■ Latihan:
a – Kutip dengan persis bagian teks tentang posisi duduk yang diawali kata-kata berisi "Pada sebuah acara" dan diakhiri "dan barulah memori.".
b – Menurut teks tentang posisi duduk, mengapa pengaruh posisi duduk terhadap memori disebut tidak langsung?

■ Teks Bacaan:
Ekologi Kelompok: Posisi duduk menentukan

03 Juni 2012 - Posted by admin

Ekologi Kelompok: Posisi duduk menentukan

Pada sebuah acara reuni SMP saya dan kawan-kawan berusaha keras mengingat-ingat nama kawan-kawan yang dulu duduk di baris paling depan, yang dengan berbagai alasan, tidak bisa hadir. Duh, sulitnya. Sampai acara berakhir, kami hanya bisa mengingat 2 dari 8 nama.

 

Lebih mudah mengingat kawan yang duduk berdekatan, seperti pasangan duduk kita, yang persis di samping, di depan ataupun di belakang.

 

Posisi duduk ternyata turut mempengaruhi memori orang. Tapi, tentu saja, pengaruhnya bersifat tidak langsung. Maksudnya, posisi duduk tidak langsung mempengaruhi memori. Mungkin, awalnya posisi duduk menentukan dengan siapa interaksi-interaksi terjadi, yang kemudian menentukan kedekatan, dan barulah memori.

■ Data terkumpul:

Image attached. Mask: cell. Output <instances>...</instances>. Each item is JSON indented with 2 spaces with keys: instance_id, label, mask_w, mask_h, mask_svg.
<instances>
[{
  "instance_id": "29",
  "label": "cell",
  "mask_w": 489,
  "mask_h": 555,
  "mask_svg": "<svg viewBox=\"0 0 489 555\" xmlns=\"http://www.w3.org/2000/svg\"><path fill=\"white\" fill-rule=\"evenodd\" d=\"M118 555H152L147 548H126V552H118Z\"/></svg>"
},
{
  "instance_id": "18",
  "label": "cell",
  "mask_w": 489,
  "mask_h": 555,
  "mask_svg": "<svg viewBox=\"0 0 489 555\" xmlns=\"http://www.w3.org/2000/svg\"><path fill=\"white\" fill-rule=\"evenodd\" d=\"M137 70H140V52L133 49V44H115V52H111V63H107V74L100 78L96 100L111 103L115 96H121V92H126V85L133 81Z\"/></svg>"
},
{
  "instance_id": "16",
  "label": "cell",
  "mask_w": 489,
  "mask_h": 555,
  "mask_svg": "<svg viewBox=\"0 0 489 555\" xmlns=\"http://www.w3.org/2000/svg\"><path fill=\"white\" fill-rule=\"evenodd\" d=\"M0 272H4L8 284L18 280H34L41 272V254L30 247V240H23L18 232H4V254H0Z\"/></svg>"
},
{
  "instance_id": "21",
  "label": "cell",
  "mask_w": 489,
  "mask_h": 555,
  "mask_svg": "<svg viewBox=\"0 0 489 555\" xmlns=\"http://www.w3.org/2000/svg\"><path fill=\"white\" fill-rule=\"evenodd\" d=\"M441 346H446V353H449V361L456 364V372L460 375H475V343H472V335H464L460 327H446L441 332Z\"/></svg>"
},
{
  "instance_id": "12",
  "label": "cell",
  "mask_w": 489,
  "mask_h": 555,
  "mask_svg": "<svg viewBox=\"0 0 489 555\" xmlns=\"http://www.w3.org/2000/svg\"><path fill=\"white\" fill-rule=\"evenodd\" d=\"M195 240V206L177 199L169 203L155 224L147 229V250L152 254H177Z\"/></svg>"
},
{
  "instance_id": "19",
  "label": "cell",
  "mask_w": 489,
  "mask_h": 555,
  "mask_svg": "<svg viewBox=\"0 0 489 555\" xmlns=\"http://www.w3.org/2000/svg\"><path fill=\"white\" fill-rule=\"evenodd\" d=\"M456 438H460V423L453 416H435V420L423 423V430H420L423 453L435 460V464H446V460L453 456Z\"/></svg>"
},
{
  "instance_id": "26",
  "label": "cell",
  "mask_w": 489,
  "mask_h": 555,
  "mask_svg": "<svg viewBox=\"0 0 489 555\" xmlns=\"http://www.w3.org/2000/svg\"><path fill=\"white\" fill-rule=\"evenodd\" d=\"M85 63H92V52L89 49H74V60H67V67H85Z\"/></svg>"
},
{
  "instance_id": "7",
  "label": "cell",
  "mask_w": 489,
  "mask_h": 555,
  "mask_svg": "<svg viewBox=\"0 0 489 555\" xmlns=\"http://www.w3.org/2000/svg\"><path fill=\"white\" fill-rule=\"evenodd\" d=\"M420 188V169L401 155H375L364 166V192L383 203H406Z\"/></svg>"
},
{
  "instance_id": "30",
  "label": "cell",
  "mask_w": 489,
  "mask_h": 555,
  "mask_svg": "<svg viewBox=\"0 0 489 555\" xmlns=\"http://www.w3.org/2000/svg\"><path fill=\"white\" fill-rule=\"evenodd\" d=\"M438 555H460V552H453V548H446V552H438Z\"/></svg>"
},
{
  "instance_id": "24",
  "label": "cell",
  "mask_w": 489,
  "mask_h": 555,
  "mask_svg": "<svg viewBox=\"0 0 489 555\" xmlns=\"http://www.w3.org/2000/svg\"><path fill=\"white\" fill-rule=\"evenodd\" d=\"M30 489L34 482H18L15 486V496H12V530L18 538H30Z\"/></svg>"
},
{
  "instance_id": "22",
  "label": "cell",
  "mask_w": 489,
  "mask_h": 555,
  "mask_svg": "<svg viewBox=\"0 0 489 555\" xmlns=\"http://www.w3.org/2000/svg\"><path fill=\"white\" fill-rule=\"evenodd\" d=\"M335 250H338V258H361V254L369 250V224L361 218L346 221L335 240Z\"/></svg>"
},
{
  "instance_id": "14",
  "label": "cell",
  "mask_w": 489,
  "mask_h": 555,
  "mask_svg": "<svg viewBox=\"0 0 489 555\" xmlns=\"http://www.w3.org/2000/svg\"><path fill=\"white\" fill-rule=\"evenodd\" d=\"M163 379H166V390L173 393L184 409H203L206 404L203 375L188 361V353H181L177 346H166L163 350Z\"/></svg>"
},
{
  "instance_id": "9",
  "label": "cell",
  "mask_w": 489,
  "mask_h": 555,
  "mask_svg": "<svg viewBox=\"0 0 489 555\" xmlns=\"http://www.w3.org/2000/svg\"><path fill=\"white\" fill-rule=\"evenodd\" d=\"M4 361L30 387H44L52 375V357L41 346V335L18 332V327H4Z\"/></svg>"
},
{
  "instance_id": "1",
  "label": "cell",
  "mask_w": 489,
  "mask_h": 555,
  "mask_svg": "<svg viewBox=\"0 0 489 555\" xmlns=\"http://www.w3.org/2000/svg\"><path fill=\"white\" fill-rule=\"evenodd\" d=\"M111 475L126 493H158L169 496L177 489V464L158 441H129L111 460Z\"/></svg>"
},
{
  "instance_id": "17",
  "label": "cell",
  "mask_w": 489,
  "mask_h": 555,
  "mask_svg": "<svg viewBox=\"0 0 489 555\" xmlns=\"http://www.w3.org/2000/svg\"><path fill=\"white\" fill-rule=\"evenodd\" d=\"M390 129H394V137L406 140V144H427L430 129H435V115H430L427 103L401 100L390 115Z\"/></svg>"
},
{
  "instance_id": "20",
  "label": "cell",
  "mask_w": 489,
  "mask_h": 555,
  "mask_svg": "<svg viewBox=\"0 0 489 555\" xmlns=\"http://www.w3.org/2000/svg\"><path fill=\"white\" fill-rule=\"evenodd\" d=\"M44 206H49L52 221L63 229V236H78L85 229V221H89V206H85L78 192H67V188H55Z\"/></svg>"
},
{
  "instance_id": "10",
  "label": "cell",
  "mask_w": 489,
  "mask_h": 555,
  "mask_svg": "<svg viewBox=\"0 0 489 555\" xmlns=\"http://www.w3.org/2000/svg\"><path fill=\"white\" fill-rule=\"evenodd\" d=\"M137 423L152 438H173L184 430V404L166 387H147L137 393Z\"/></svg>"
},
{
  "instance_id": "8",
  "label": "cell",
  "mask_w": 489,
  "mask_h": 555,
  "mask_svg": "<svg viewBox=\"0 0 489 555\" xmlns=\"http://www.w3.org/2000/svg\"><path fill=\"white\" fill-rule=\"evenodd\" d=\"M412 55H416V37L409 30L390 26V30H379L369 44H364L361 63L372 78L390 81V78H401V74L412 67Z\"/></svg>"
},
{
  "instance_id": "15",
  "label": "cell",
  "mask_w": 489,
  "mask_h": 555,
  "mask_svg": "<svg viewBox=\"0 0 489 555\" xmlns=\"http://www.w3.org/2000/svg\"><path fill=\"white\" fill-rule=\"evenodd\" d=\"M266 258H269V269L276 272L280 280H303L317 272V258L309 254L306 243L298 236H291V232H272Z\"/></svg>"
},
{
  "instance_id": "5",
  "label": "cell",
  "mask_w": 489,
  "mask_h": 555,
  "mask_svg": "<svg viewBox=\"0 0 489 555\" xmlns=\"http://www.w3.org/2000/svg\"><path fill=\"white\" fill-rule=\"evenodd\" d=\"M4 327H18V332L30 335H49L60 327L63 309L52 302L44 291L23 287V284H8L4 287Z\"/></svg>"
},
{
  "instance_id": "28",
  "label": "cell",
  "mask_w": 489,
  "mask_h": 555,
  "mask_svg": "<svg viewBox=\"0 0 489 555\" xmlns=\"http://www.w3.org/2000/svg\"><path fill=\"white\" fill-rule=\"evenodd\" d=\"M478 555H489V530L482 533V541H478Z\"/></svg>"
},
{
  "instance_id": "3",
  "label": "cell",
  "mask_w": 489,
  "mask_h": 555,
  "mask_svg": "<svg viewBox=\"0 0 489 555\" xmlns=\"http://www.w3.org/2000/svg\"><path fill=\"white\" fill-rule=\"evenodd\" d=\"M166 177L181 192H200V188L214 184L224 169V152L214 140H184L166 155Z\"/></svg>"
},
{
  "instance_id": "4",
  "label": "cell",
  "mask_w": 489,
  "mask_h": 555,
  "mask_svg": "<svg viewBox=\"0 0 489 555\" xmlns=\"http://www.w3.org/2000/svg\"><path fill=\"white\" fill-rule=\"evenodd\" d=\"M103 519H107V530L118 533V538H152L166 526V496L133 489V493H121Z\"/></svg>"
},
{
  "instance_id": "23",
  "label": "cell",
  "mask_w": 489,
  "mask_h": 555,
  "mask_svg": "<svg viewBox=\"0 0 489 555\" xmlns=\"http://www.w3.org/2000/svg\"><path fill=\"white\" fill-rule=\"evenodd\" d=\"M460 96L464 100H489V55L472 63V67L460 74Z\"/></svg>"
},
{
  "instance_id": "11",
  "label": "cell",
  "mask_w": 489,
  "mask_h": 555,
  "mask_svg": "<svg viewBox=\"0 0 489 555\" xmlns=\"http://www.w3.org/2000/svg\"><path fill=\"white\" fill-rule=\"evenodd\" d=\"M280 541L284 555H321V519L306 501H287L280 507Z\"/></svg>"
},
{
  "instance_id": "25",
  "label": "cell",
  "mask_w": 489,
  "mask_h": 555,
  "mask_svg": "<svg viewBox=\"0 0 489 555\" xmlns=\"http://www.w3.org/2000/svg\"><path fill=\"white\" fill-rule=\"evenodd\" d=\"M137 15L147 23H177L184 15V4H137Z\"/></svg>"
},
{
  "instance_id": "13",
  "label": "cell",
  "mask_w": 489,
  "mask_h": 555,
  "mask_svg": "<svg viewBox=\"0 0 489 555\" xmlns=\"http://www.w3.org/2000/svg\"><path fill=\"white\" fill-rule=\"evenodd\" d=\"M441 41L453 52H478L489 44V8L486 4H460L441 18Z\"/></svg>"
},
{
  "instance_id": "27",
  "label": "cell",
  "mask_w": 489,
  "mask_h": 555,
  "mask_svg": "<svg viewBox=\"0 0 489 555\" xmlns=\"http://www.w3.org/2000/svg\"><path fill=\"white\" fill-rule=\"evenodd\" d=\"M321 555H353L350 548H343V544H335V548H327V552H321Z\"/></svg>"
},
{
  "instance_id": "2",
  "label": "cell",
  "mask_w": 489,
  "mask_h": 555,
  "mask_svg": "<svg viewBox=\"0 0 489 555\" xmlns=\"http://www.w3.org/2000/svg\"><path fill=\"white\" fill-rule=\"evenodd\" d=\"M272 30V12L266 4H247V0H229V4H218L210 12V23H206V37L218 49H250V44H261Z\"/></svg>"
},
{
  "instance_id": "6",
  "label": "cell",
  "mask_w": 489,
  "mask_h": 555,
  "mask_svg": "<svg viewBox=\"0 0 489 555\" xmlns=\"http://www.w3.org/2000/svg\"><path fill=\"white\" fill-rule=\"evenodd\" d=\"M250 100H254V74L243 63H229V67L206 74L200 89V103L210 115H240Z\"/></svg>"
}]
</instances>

■ Kunci Jawaban:
a –
Pada sebuah acara reuni SMP saya dan kawan-kawan berusaha keras mengingat-ingat nama kawan-kawan yang dulu duduk di baris paling depan, yang dengan berbagai alasan, tidak bisa hadir. Duh, sulitnya. Sampai acara berakhir, kami hanya bisa mengingat 2 dari 8 nama.

 

Lebih mudah mengingat kawan yang duduk berdekatan, seperti pasangan duduk kita, yang persis di samping, di depan ataupun di belakang.

 

Posisi duduk ternyata turut mempengaruhi memori orang. Tapi, tentu saja, pengaruhnya bersifat tidak langsung. Maksudnya, posisi duduk tidak langsung mempengaruhi memori. Mungkin, awalnya posisi duduk menentukan dengan siapa interaksi-interaksi terjadi, yang kemudian menentukan kedekatan, dan barulah memori.

b – Posisi duduk tidak langsung memengaruhi memori. Mungkin awalnya posisi duduk menentukan dengan siapa interaksi terjadi, lalu interaksi itu menentukan kedekatan, dan baru kemudian kedekatan memengaruhi memori.